Ein glücklicher Moment? Und plötzlich kehren die Erinnerungen schaufelweise zurück: „Der Mandelgeschmack des Cléopâtre-Klebers natürlich, der asphaltierte Geruch der Gehwege im Sommer nach dem Regen, der herbe Geruch der Fuchsfelle aus dem Atelier meines Vaters…“. Sie unterbricht Sie. Ein paar Bruchstücke genügen ihr.
Die magische Formel
Eine Stunde später, iPad in der Hand, überhäuft sie Sie mit Bildern. Verschneite Landschaften, grüne Wälder, Vanilleschoten, Schokoladenspäne. Es liegt an Ihnen zu wählen. Da verblüfft sie Sie. Sie weiß schon, welche Sie behalten werden: die Wäsche, die an der frischen Luft trocknet, das ist die Seite der Reinheit, die an die Seife erinnert, die Sie erwähnt haben, sagt sie, das feuchte Moos, eine Frische-Note.
Plötzlich steht sie auf, schüttelt Fläschchen, arrangiert die Akkorde und die Rohstoffe und lässt Sie an einer ersten Probe schnuppern. Unglaublich! Auf dem Riechstreifen ist der Duft, den Sie schon immer gesucht haben, ohne je die Worte gefunden zu haben, um ihn zu formulieren.
Aber man muss sich noch gedulden. Die Zeit, die Komposition an Thierry Wasser zu senden, der in seinem Labor brüten wird, um die magische Formel zu entwickeln. Noch zwei oder drei Anproben, um die Perfektion zu erreichen. Und ein Jahr für die Ergebnisse der toxikologischen Tests. „Monate und Monate wissenschaftlicher Forschung, die den Preis der Leistung rechtfertigen“, versichert Thierry Wasser.

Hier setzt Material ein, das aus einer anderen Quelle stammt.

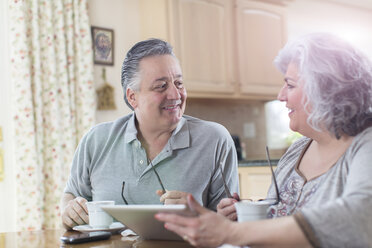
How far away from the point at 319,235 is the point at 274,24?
3666 millimetres

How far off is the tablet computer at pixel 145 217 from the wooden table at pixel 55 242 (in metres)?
0.02

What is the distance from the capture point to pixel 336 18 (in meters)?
5.52

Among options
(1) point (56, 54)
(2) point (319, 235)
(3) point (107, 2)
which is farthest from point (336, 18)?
(2) point (319, 235)

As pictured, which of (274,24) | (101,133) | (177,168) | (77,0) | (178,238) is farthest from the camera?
(274,24)

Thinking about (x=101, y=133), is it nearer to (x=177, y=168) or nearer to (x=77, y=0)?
(x=177, y=168)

Was soll’s, die Kunden sind bereit zu warten – und zu zahlen –, bevor sie den absoluten Nektar kosten. „Wir berühren das Außergewöhnliche. Es ist, als ob man eine Farbe kaufte, das Rezept gehört Ihnen ein Leben lang“, schmeichelt sich Herr B. „Es ist mein olfaktorisches Doppel, ich fühle mich stark, selbstsicher, ich kann nicht mehr darauf verzichten“, vertraut die Kanadierin an.
Einzigartige Geschichten
Sylvaine Delacourte erinnert sich an diese Prinzessin aus Katar, gerührt von den Iriswurzeln, die sie ihr geschenkt hatte, um ihr die Wartezeit zu verkürzen – „die einzige Rarität, die sie sich niemals hatte leisten können“. Oder an diesen Russen, Allergiker, der sich seit zwölf Jahren nicht mehr parfümiert hatte, oder auch an diesen Kunden, der den Geruch der Fabrik seines Großvaters rekonstruieren wollte.
Da ist auch dieser Gentleman, der monatelang gespart hatte, um seine Liebste zu verblüffen, die ihre 30 Kerzen ausblies. Und diese Libanesin, erobert, die ihre ganze Familie angemeldet hat. Ein wahres Wunderwasser.